Nimmt das US-Militär unter Donald Trump weniger Rücksicht auf Zivilisten? Ein Bericht über gestiegene Opferzahlen legt das nahe. Aber es gibt noch eine andere Erklärung.

Laut Airwars wurden unter Trumps Vorgänger Barrack Obama in den beiden Ländern seit Beginn der Luftangriffe im August 2014 mindestes 2300 Zivilisten getötet. Das entspreche etwa 80 Todesopfern im Monat, hieß es in dem Bericht.

Die hohe Opferrate in den vergangenen Monaten sei zum Teil das Ergebnis der «brutalen Schlussphase des Krieges» mit Angriffen auf die dicht bevölkerten Städte Mossul im Nordirak und Al-Rakka im Norden Syriens, schrieb Airwars weiter.
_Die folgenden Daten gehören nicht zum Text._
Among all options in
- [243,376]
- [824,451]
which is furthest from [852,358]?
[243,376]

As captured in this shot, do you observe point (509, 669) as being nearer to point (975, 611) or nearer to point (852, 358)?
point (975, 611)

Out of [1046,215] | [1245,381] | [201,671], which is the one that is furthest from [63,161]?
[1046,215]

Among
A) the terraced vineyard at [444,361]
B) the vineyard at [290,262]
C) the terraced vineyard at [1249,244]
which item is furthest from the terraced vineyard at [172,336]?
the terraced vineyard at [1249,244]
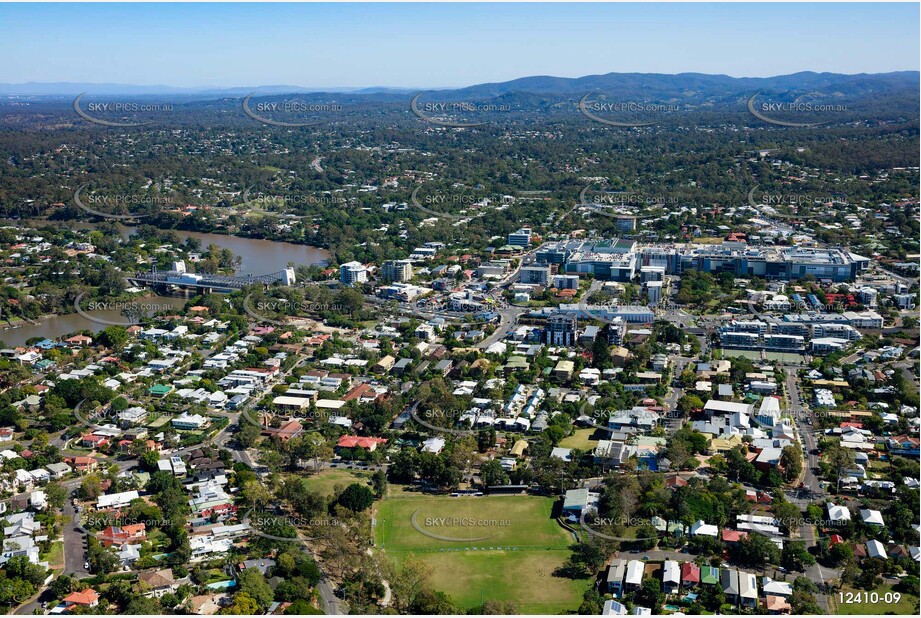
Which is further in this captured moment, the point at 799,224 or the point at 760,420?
the point at 799,224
Aber es gebe auch Hinweise, dass unter Trump der Schutz von Zivilisten auf dem Schlachtfeld verringert worden sei. So habe Trump das Verteidigungsministerium angewiesen, bestimmte Einschränkungen beim Kampf gegen den IS auszuklammern.

Das Pentagon hat mehrfach erklärt, die Einsatzregeln unter Trump nicht geändert zu haben. Sprecher Jeff Davis sagte am Montag, das Militär betreibe einen «außerordentlichen Aufwand», um Zivilisten zu schützen. Er wies die Darstellung zurück, es sei aufgrund der Strategie der neuen Regierung zu mehr toten Zivilisten gekommen.

Berichte über zivile Opfer seien stets mit Vorsicht zu betrachten, fügte er hinzu. «Ich denke, es gibt wohlmeinende Leute, Organisationen und Reporter, die Berichte in sozialen Medien sehen und sie für wahr halten, ohne sich die Zeit zu nehmen, es mit unseren Angriffsorten zu vergleichen, um zu sehen, ob diese Vorwürfe Richtigkeit haben oder nicht.»

Bei den Angaben von Airwars handelt es sich um Schätzungen. Die Initiative wertet dafür unterschiedliche Quellen aus, darunter Bilder und Angaben aus sozialen Medien.